Issue 173: 2018 10 11: Magic Realism

11 October 2018

Magic Realism

Art in Weimar Germany 1919-1933

Tate Modern, until 14 July 2019 (Free)

Reviewed by William Morton

“Suicide”, George Grosz, copyright DACS 2018

The term ‘Magic Realism’ was coined in 1925 by a German artist and critic, Frank Roh, to describe a shift towards bleak realism combined with disturbing images in art produced in Germany after the end of the First World War.  Tate Modern has used it as the title of this exhibition of works produced in the period from then until Hitler’s assumption of power, although it is not obviously applicable to some of those in the show.

The years just after the War were very difficult in Germany.  The Allies demanded substantial  reparations, there was a major Communist uprising led by the Spartacists, the French occupied the Ruhr, there was massive inflation and life was hard.  There was then a time of comparative prosperity.  This was ended by the Depression, which was followed by the collapse of the Weimar Republic and the start of Nazi rule.

Well-known artists of the period featured include Georg Grosz, Otto Dix and Max Beckmann.  They were all affected by the First War (Dix served throughout) and their work reflects the bleak mood of the post-war years.  The Exhibition includes Dix’s black and white Circus prints depicting performers with a total lack of jollity and his Butcher Shop with butchers with animal faces.  Grosz’s Suicide shows the dead man lying on the grounds surrounded by dogs and mysterious figures and regarded from a balcony by a half-naked prostitute with a caricature of a face and a glass of wine in her hand.  In Beckmann’s Girl with Drawers a night club hostess looks past her client with an impersonal stare.  Another powerful but cheerless picture is Schlichter’s self-explanatory The Artist with Two Hanged Women.

However, by no means all exhibits are infused with post-War gloom.  There are two large colourful works, The Poet Däubler by Davringhausen, and The Gardener by Deierling, which are somewhat reminiscent of Chagall, whose The Green Donkey (a good example of magical realism) is also in the show.
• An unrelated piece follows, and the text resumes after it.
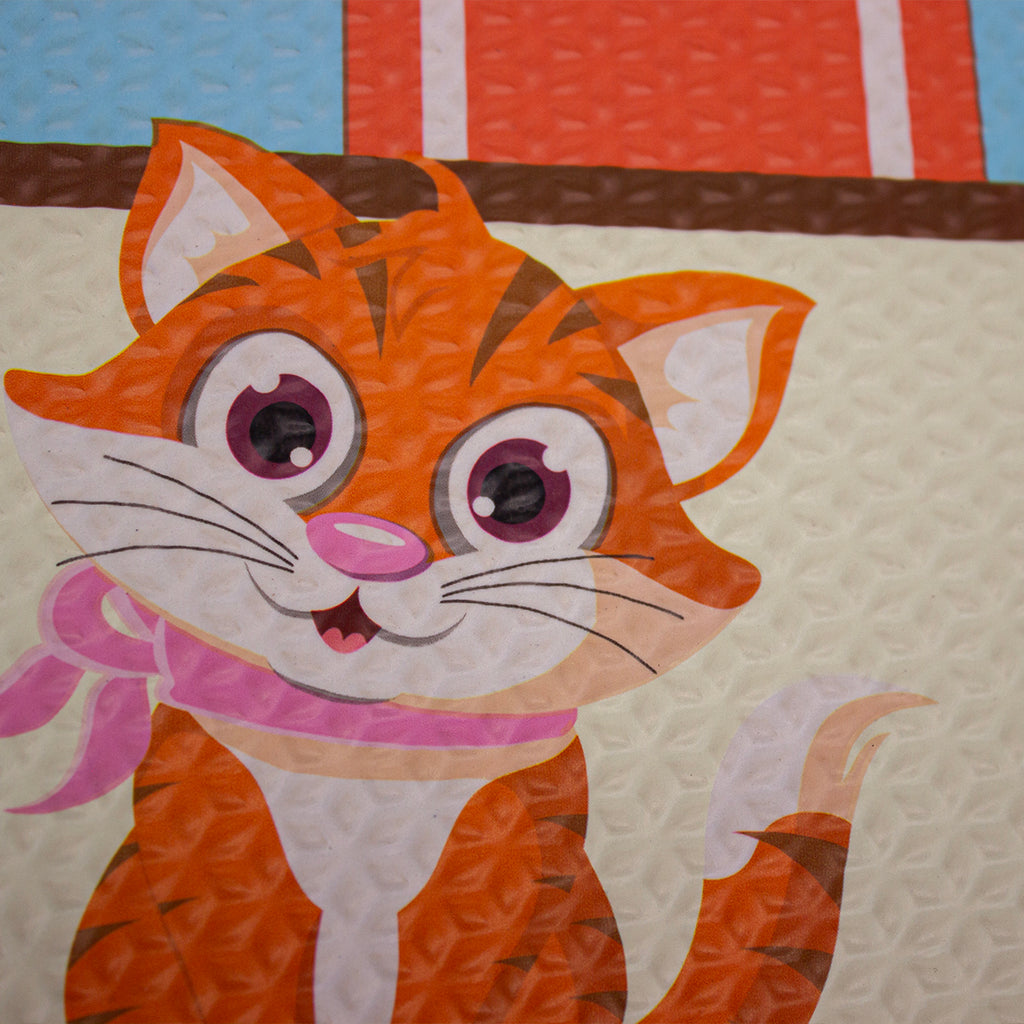 Tapete Infantil Cleo Puzzle Jirafas 60x60 Cm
In Biringer’s Krupp Works, Engers on Rhine, the dark chimney stacks and cooling towers dominate the town.  An appealing work is Schramm’s detailed Portrait of a Lady in front of the Pont des Arts.  A picture by Gurschneris a modern treatment of the Annunciation.
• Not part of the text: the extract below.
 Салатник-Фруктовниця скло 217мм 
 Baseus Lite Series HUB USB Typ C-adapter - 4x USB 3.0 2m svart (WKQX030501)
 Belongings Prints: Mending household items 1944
It all came to an end in 1933 when Hitler with his hatred of ‘degenerative’ art became Chancellor.  The Bauhaus, the architectural and artistic centre where Paul Klee worked, was shut down (a typically enigmatic painting of his is in the Exhibition).  Beckmann and Dix were sacked from their art teaching posts.  Beckmann, Grosz, Klee and other artists fled Germany.  Dix remained in but was forced to join the Volksturmmilitia at the end of the War and was captured by the Americans.

An interesting exhibition of the varied art produced in the period – but Grosz, Dix and Beckmann were all represented in the exhibition which has just closed at Tate Britain, Aftermath – Art in the Wake of World War One, by more striking works.